# RE: fuzzy_escape function in libsvn_subr is not reversible

From: Jendro, Carsten (SAZ-DE) <CJendro_at_saz.net>
Date: 2007-11-09 14:52:29 CET

> -----Original Message-----
> From: Erik Huelsmann [mailto:ehuels@gmail.com]
> Sent: Thursday, November 08, 2007 4:54 PM
> To: Jendro, Carsten (SAZ-DE)
> Cc: David Glasser; Karl Fogel; dev@subversion.tigris.org
> Subject: Re: fuzzy_escape function in libsvn_subr is not reversible
>
> On 11/8/07, Jendro, Carsten (SAZ-DE) <CJendro@saz.net> wrote:
> > > -----Original Message-----
> > > From: dglasser@gmail.com [mailto:dglasser@gmail.com] On Behalf Of
> > > David Glasser
> > > Sent: Thursday, November 08, 2007 3:46 PM
> > > To: Jendro, Carsten (SAZ-DE)
> > > Cc: Karl Fogel; dev@subversion.tigris.org
> > > Subject: Re: fuzzy_escape function in libsvn_subr is not
> reversible
> > >
> > > On 11/8/07, Jendro, Carsten (SAZ-DE) <CJendro@saz.net> wrote:
> > > > > -----Original Message-----
> > > > > From: Karl Fogel [mailto:kfogel@red-bean.com]
> > > > > Sent: Thursday, November 08, 2007 12:25 AM
> > > > > To: Jendro, Carsten (SAZ-DE)
> > > > > Cc: dev@subversion.tigris.org
> > > > > Subject: Re: fuzzy_escape function in libsvn_subr is not
> > > reversible
> > > > >
> > > > > "Jendro, Carsten (SAZ-DE)" <CJendro@saz.net> writes:
> > > > > > I have a problem with svnlook when I use it to print an
> > > utf8 log
> > > > > > message in the console.
> > > > > >
> > > > > > Under windows it is not possible to set the output mode
> > > to utf8,
> > > > > > so all text output will be escaped with the fuzzy_escape
> > > > > function located
> > > > > > in libsvn_subr / utf.c
> > > > > >
> > > > > > This pocess is not reversible, because every char >= 128
> > > > > and 0 will be
> > > > > > converted to a replacement in a format like "?\000". But
> > > > > the starting
> > > > > > char of the replacement, the question mark (?) schould be
> > > > > replaced too
> > > > > > to make it reversible.
> > > > >
> > > > > I don't understand how this is reversible.
> > > > >
> > > > > In general, any file or stream might contain a string
> like "?\000"
> > > > > (for example, a file containing the email you just sent!).
> > > > >
> > > > > Escaping the "?" does no good, because anything might contain
> > > > > the escape sequence too (for example, a mail explaining the
> > > > > escape sequence!).
> > > >
> > > > In a Mail that is explaining the excape sequence there may
> > > be a text
> > > > like this "Lorem ipsum dolor ?\xxx sit amet, ?\147?\211
> > > consectetur,
> > > > adipisci velit"
> > > > Would be escaped to
> > > > "Lorem ipsum dolor ?\063\xxx sit amet, ?\063\147?\063\211
> > > consectetur,
> > > > adipisci velit"
> > > > And can be simply unescaped 100% by a simple function.
> > > > "Lorem ipsum dolor ?\xxx sit amet, ?\147?\211 consectetur,
> > > > adipisci velit"
> > > > It would work fine.
> > > >
> > > > >
> > > > > In the absence of a well-defined character encoding,
> > > reversibility
> > > > > is not achievable.
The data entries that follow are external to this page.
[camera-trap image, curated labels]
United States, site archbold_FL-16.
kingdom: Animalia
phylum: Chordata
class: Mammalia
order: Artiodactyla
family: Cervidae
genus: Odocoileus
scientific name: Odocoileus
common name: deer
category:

But that is the situation we are in,
> > > when we use
> > > > > fuzzy_escape.
> > > >
> > > > The '?' is <= 127 and well-defined in this situation, i
> > > dont see the
> > > > problem.
> > >
> > > While I agree that your scheme would be more reversible,
> wouldn't it
> > > mean that people who are just using ASCII characters to write log
> > > messages on platforms without UTF8 would have their
> question marks
> > > escaped? I think people would not like that.
> >
> >
> > You can avoid this by escaping question marks only when it
> is followed
> > by a backslash in three numbers.
> > Escaping and unescaping will be only a little more complex then.
>
> Your algorithm only complicates decoding (which is imo a good thing).
> Trying to work around the problem and creating an environment
> where Subversion can output UTF-8 output would be even better though.

Yes, this would be the best way, but i tryed this first with no results.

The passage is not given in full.